PASSAGE PROVIDED:
⟨

I bought the last gargoyle my store had as well and then left it on the bottom of the cart in the parking lot...luckily some VERY sweet person turned it in


----------



## moonstarling61 (Aug 13, 2003)

ohhh man *DEADNA..*that sux  I hope who ever got it APPRECIATES it....I saw the gargoyles as well I don't have one so we may pick one up  ,,,My daughter also liked the screaming Morgue sign


----------



## Deadna (Oct 19, 2002)

moonstarling61 said:


> ohhh man *DEADNA..*that sux  I hope who ever got it APPRECIATES it....I saw the gargoyles as well I don't have one so we may pick one up  ,,,My daughter also liked the screaming Morgue sign


You missed where I said "some very sweet person turned it in"
It's the ONLY reason my husband is still alive because he is the one who didn't load it in to the truck....LOL! We were miles away when we realized it was not there and he ran back and found it at the service desk...whew!


----------



## moonstarling61 (Aug 13, 2003)

*DEADNA--*
Yep I missed the _Turned in--!_ LOL
Lack of coffee I am guessing... I get up wayyy too early here 

and I am GLAD you got your Gargoyle back .. That little seed of hope for humanity...Someone turned it in ..Either that or wasn't fanatical like the rest of us


----------



## Halloween 2012 (Sep 3, 2009)

Bubbels said:


> About a month ago our BigLots put its stuff out. They had this trio of skulls that lights and makes sound, motion activated. The LED lights are extremley bright so this makes a great prop. I have not seen them in the store since I bought mine.
> 
> I guess I don't mind. Would rather have rare props that no one else on the block has! Considering that we haunters raid the stores weekly, missing out is just not an option!


I bought a set of those skulls from our local Big Lots, I wired up a floor doormat switch to the "try me" button and it works perfect. Plan on putting them in a dark corner so they will be unseen until triggered.


----------



## kittyvibe (Oct 27, 2008)

Halloween2012 said:


> I bought a set of those skulls from our local Big Lots, I wired up a floor doormat switch to the "try me" button and it works perfect. Plan on putting them in a dark corner so they will be unseen until triggered.


you must tell us how you did this and which floor mat did you buy? Is it the kind like in biglots or a nicer quality? I so want to do this!


----------



## DaveintheGrave (Feb 12, 2004)

The set of skulls probably has one of those "Try Me" buttons on it. Just cut the actual button off the wire it's attached to (leaving a length of wire).
Attach those two wires to the wires going to whatever the switch mat activates and it should trigger the skulls. For the Big Lots mat, that would be cutting the wires from the sound box that screams. 
Or you could attach all 4 wires (2 going to the skulls and 2 going to the sound box) to the mat wires and it should trigger both props!


----------



## Ghost of Spookie (Sep 28, 2008)

Any one have a pic of the gargoyle you guys have mentioned?


----------



## DaveintheGrave (Feb 12, 2004)

I'll try to dig mine out of the attic and take a pic.

⟩

PROBLEM STATEMENT:
Answer these questions about the forum thread:
1. Where was the gargoyle found after it was left behind in the parking lot?
2. What did Halloween 2012 wire to the "try me" button on the skulls?
3. For the Big Lots mat, which wires does DaveintheGrave say to cut?

Excerpts of spatial question data:
⟨

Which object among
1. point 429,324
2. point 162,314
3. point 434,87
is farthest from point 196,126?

⟩

WRITTEN SOLUTION:
1. At the service desk.
2. A floor doormat switch.
3. The wires from the sound box that screams.